» AIM OF THE EXERCISE:
A faithful copy of the entries, without any pictures, is what is needed here.

» RECORDS FOR PROCESSING:
•••••

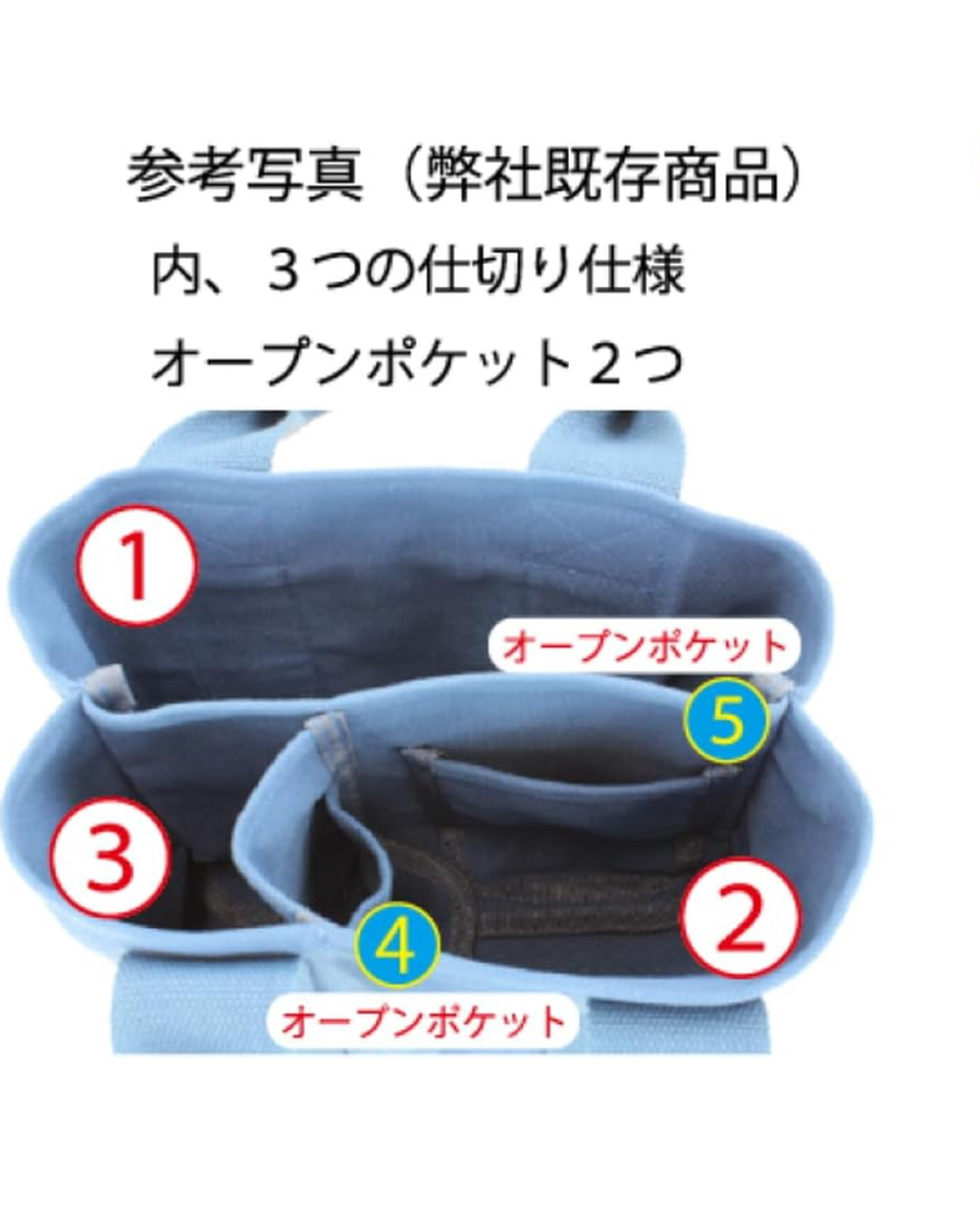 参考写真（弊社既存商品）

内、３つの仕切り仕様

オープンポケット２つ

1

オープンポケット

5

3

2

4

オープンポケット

•••••

» ANSWER SPACE:
 参考写真（弊社既存商品）

内、３つの仕切り仕様

オープンポケット２つ

1

オープンポケット

5

3

2

4

オープンポケット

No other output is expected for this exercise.